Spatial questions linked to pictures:
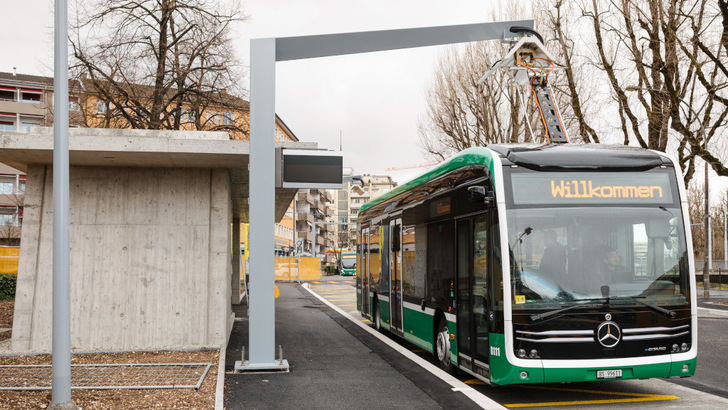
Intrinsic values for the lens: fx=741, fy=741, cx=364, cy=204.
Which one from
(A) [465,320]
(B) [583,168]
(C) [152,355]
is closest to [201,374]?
(C) [152,355]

◆ **What needs to be done**: Reproduce the lines above word for word, leaving out the pictures.

◆ **The answer**:
Intrinsic values for the lens: fx=741, fy=741, cx=364, cy=204.
Which one from
(A) [465,320]
(B) [583,168]
(C) [152,355]
is closest to [201,374]?
(C) [152,355]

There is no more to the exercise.